Aim of the task:
Reproduce the lines of the listing below from the one containing "How much of a distance is" through the end of the listing, inclusive.

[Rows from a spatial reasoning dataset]

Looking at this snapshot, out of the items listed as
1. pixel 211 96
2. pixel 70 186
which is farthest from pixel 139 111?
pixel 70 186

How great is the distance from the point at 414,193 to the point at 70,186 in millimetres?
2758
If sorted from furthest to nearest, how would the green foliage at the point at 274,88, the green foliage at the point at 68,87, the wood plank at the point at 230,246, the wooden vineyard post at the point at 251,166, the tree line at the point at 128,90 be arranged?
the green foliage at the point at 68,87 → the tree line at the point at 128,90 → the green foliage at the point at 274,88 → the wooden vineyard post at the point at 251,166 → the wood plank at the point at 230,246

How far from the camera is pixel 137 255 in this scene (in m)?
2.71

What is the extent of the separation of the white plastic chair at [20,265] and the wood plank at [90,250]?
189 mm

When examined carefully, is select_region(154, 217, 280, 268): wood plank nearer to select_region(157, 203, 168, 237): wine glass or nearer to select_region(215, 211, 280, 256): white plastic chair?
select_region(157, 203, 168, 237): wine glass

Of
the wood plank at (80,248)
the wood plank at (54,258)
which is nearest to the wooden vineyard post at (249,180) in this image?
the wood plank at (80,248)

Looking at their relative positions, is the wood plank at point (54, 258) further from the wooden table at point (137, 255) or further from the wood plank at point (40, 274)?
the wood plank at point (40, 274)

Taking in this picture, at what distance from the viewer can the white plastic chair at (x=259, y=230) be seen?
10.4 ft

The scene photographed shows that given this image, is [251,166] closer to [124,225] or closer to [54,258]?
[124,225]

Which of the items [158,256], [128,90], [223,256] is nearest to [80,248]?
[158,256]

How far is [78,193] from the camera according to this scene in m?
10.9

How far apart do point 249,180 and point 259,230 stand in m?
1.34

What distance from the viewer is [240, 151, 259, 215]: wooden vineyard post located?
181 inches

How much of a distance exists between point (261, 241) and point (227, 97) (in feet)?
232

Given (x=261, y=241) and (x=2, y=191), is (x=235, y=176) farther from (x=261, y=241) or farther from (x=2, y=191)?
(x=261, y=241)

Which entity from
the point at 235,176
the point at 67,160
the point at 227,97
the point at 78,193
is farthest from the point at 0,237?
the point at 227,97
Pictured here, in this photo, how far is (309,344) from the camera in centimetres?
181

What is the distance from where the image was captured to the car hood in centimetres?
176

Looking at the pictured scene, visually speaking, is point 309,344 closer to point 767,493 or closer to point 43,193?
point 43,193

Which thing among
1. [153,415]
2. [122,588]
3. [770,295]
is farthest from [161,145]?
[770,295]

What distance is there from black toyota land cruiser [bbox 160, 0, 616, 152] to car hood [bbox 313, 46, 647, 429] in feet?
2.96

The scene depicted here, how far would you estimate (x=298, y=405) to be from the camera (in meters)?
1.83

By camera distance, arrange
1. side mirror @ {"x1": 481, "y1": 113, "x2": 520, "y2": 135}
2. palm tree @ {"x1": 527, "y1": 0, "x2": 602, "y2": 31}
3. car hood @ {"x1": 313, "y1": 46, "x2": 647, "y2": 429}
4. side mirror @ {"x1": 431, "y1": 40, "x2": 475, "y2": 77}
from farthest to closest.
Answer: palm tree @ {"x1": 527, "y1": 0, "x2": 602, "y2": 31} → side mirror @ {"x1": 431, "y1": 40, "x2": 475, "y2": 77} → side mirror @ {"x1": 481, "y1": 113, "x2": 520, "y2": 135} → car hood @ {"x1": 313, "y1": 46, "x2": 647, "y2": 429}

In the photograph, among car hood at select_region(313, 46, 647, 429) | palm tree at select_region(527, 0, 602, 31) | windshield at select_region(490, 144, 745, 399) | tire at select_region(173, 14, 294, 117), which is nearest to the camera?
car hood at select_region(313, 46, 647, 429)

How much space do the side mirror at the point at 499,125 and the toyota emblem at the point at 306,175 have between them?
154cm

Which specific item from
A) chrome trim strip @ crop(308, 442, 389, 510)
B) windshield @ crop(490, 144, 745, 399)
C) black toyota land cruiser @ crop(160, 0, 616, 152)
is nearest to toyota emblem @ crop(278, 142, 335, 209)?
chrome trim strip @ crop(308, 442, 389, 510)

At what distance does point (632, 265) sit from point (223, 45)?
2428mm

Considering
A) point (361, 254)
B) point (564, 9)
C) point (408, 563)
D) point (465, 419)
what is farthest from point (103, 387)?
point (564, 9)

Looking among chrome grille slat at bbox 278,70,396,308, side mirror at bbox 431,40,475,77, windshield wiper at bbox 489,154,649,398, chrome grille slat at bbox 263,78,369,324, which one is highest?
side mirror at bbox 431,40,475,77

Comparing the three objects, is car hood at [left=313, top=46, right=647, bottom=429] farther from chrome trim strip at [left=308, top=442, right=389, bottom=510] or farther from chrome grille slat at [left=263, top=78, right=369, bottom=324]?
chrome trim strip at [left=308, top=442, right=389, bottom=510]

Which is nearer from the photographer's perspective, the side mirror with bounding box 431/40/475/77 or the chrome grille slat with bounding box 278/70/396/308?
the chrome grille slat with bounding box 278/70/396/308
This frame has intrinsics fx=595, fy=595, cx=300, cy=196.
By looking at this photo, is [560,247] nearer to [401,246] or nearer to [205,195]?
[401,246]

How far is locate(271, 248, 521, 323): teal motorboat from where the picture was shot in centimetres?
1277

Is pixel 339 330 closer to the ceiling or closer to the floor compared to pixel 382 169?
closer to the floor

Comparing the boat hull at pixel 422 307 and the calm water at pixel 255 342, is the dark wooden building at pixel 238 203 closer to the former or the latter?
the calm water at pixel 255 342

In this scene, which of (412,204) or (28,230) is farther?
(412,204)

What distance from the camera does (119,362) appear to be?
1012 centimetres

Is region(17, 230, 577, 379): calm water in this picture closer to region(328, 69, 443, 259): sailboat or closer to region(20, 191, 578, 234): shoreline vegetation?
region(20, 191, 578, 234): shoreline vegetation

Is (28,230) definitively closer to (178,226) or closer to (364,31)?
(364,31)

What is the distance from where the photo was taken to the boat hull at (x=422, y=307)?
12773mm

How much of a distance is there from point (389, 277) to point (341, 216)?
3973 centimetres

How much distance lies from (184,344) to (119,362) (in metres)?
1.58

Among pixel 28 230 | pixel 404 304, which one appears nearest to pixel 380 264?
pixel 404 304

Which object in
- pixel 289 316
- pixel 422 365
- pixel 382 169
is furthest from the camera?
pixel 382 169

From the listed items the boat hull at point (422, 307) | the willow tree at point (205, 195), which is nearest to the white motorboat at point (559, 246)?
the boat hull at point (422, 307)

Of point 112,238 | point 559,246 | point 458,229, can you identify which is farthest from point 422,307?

The solution:
How much of a distance is there from point (389, 277) to point (341, 216)?
3973 centimetres

How much distance lies from (184,344) to (119,362) (in metres)?
1.58

Among pixel 28 230 | pixel 404 304, which one appears nearest to pixel 380 264?
pixel 404 304

Which object in
- pixel 289 316
- pixel 422 365
- pixel 382 169
is furthest from the camera?
pixel 382 169

From the listed items the boat hull at point (422, 307) | the willow tree at point (205, 195), which is nearest to the white motorboat at point (559, 246)?
the boat hull at point (422, 307)

Of point 112,238 | point 559,246 | point 458,229, can you identify which is farthest from point 422,307?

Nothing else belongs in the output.